## Problem requirements
Using the data that follows, give again word for word the lines between the one holding "this 925×420 image." and the one holding "this 500×500 image.", inclusive. Omit the pictures.

## Material supplied
-.-.-
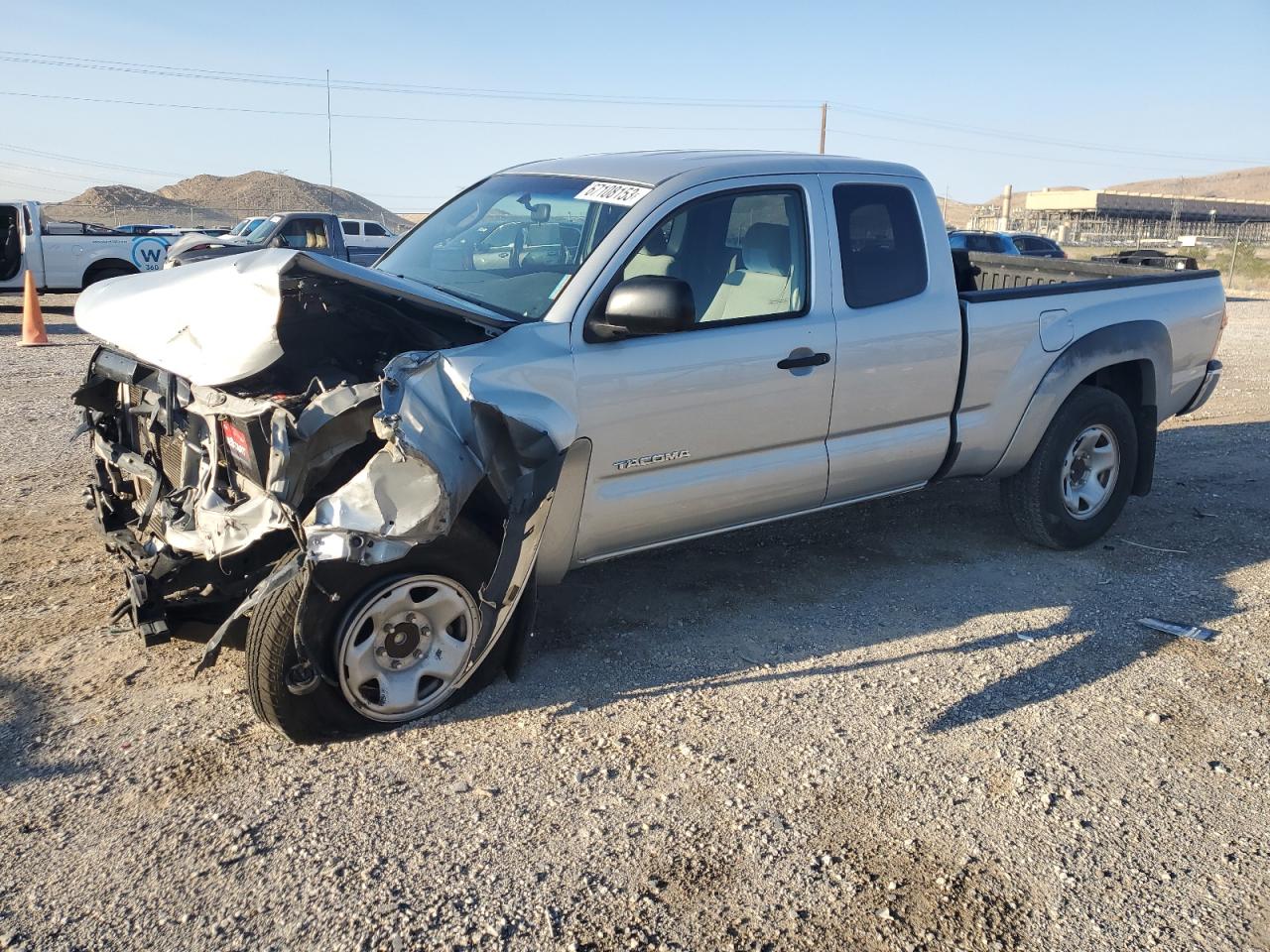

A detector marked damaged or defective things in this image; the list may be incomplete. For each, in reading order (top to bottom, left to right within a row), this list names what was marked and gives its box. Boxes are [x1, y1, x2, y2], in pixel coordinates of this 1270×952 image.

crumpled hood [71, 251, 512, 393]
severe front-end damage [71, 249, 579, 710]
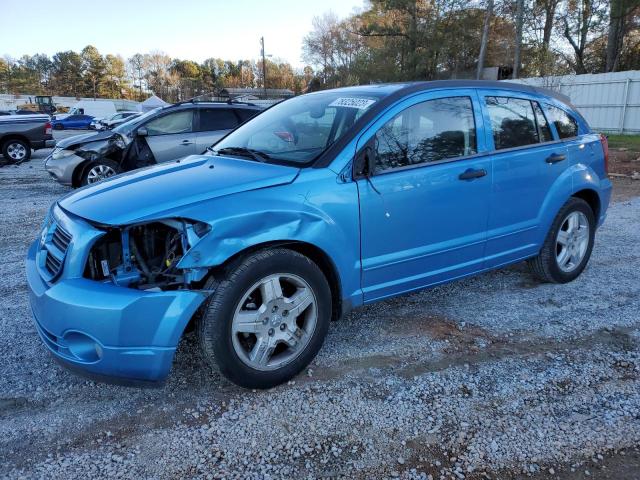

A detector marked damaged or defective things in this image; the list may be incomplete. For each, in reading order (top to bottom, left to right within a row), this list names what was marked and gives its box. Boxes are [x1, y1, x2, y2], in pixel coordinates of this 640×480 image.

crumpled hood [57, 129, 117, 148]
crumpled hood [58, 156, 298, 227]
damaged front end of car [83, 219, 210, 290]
-.-.-
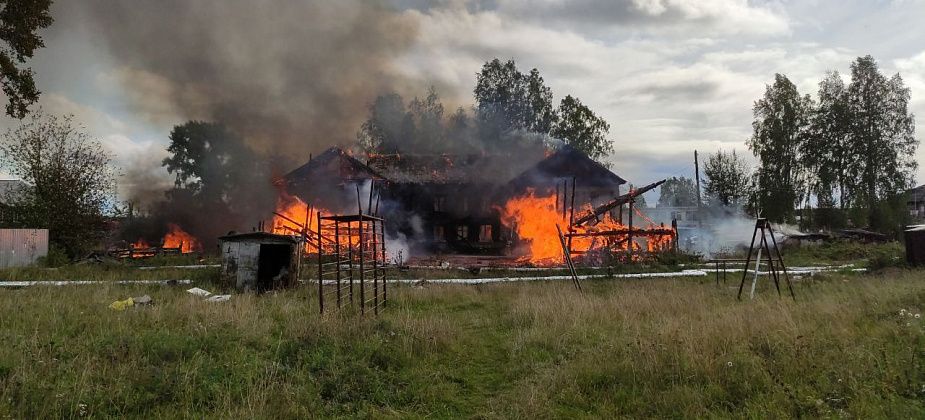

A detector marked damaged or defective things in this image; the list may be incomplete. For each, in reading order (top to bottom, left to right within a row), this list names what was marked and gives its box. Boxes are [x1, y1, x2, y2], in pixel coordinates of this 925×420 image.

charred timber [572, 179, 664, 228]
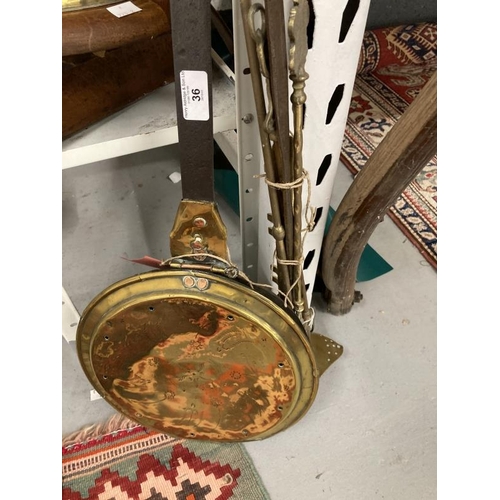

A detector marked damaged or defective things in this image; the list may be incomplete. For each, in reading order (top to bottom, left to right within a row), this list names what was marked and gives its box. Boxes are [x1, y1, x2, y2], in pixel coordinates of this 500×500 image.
-.-.-
## Your response
A detector marked damaged or defective things in this image; the list may be incomplete. For each, in reading order (top to bottom, left to right within a row), this list names what was marked and gives its box. Boxes are [x1, y1, x2, y2], in pixel coordinates of this 925×420 image.

charred timber [572, 179, 664, 228]

A detector marked damaged or defective things in this image; the list may be incomplete. For each, in reading order (top to bottom, left to right within a row), this list names what was marked and gives its box. Boxes are [x1, y1, x2, y2], in pixel coordinates of this 500×500 image.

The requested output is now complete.